Our study presents a novel approach to understand how individual heterogeneity is influenced by environmental fluctuations. In particular, it tries to understand if variation in population density influenced individual life history trajectories. Yet, our analysis should be extended to several wild populations with periods of strong density-dependence in order to potentially generalize our conclusions. Our targeted population presents potential limitations for generalization, as wild populations under strong density regulation might experience reduction in entropy with some transition probabilities trading off against others. Yet, Cayo Santiago macaques present an excellent opportunity to address density-effects on the diversity in individual life courses. For instance, management at Cayo Santiago might diminish resource competition at high densities (weak density-dependence). However, food provisioning also buffers fluctuations in the environment that are density-independent, allowing for more accurate detection of density-dependent responses, whether strong or weak (White 2001). Furthermore, as the population is closely managed and thus resources do not vary significantly, we might have not expected the observed density-dependent regulation, nor the substantial variation in entropy. This strongly suggests other forces, rather than density, are acting towards shaping individual variability in Cayo Santiago female macaques, and highlights the appropriateness and unique opportunity this population offers in addressing variability in life histories.

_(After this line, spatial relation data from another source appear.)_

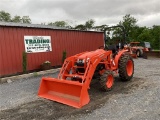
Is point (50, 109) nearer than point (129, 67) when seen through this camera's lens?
Yes

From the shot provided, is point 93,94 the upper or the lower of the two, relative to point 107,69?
lower

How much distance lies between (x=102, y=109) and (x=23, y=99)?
2.62 metres

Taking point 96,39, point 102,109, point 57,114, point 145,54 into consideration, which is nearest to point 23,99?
point 57,114

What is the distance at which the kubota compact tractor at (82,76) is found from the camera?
591 centimetres

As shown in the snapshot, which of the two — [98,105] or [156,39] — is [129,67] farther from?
[156,39]

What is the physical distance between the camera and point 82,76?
6.47 metres

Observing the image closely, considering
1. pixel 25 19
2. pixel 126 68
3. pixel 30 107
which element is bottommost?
pixel 30 107

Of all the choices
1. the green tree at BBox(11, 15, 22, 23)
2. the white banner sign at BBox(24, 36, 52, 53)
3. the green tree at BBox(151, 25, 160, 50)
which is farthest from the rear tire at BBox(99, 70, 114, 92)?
the green tree at BBox(11, 15, 22, 23)

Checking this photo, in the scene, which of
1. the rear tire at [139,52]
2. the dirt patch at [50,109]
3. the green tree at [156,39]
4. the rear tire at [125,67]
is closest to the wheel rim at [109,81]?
the dirt patch at [50,109]

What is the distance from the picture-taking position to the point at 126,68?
8188mm

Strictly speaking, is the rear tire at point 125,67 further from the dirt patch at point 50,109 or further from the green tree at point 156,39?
the green tree at point 156,39

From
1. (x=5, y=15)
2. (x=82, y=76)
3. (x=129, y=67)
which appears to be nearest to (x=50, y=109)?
(x=82, y=76)

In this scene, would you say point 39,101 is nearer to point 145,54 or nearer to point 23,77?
point 23,77

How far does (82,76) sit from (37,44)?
6533mm
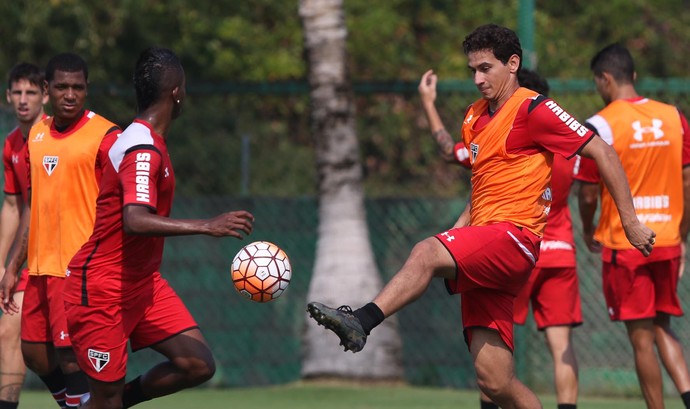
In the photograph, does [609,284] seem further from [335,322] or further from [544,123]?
[335,322]

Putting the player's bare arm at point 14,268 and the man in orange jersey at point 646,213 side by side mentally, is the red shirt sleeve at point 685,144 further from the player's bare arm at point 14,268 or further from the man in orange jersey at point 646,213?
the player's bare arm at point 14,268

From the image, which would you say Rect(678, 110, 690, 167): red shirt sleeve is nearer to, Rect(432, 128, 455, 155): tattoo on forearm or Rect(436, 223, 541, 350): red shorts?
Rect(432, 128, 455, 155): tattoo on forearm

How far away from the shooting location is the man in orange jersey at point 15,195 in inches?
332

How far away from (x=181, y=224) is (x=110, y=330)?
899mm

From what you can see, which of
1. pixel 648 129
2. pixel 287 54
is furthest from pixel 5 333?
pixel 287 54

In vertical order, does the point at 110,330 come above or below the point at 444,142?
below

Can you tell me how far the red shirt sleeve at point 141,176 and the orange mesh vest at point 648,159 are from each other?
11.1 ft

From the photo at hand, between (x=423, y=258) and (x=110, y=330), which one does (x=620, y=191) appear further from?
(x=110, y=330)

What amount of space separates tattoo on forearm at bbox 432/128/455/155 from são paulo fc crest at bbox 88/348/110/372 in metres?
3.16

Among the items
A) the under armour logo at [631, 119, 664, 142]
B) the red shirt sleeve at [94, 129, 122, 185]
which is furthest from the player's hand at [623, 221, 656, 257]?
the red shirt sleeve at [94, 129, 122, 185]

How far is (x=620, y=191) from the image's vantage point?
21.5 ft

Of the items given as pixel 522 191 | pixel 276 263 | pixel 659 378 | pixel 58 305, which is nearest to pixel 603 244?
pixel 659 378

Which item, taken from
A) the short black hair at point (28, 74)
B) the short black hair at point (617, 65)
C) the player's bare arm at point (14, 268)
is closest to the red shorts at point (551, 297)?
the short black hair at point (617, 65)

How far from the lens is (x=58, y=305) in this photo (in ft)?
24.7
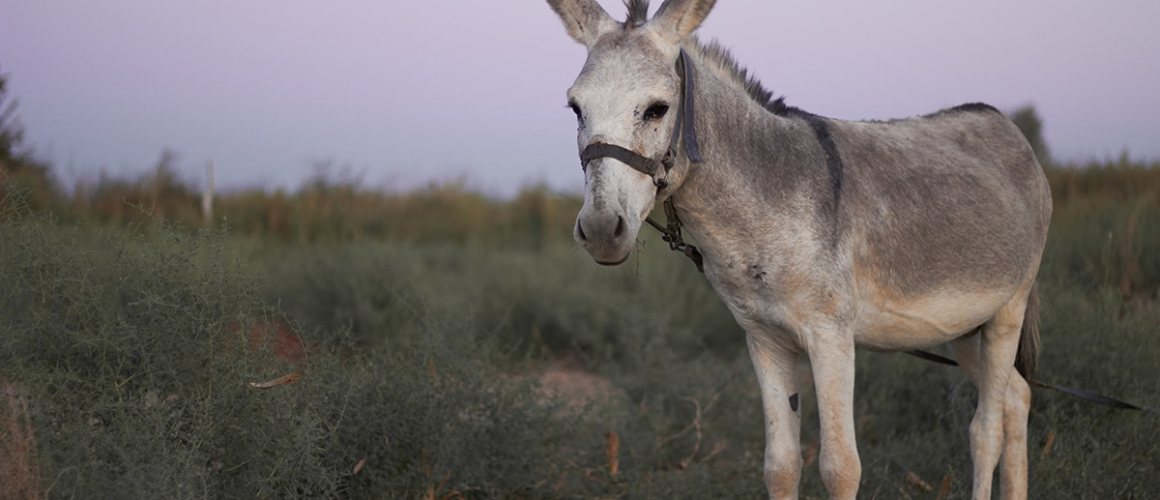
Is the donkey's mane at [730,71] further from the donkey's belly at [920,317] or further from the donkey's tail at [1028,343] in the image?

Current research on life history evolution centers on explaining whether the observed life history patterns in a population are adaptive, that is whether patterns result from variation in heritable latent traits fixed at birth, or are rather neutral resulting from stochastic variation in stage dynamics (Tuljapurkar et al. 2009, Steiner et al. 2010, Plard et al. 2012). We have shown here that density-dependent regulation does not necessarily govern the variation in individual life courses on which natural selection can act. Although high population density affected the population structure by reducing fertility, the rate of diversification in individual life courses remained relatively high (H > 0.50) across the 40-year period. Thus, our analysis on Cayo Santiago macaques reveals a large variability of unknown source in driving variability in life courses. The causes may lie in differences among the response of individuals to changes in their environment (Plard et al. 2012). Joint models analyzing the contribution of fixed heterogeneity and stochastic stage dynamics (entropy) (Tuljapurkar et al. 2009) across a population density gradient would allow us to test for interactions among genes, neutral variation, and major ecological processes in generating reproductive trajectories among individuals. In this way, we argue that measuring entropy might prove useful in understanding and revealing drivers of diversification in life courses, and helping us to understand whether such diversification is adaptive or neutral.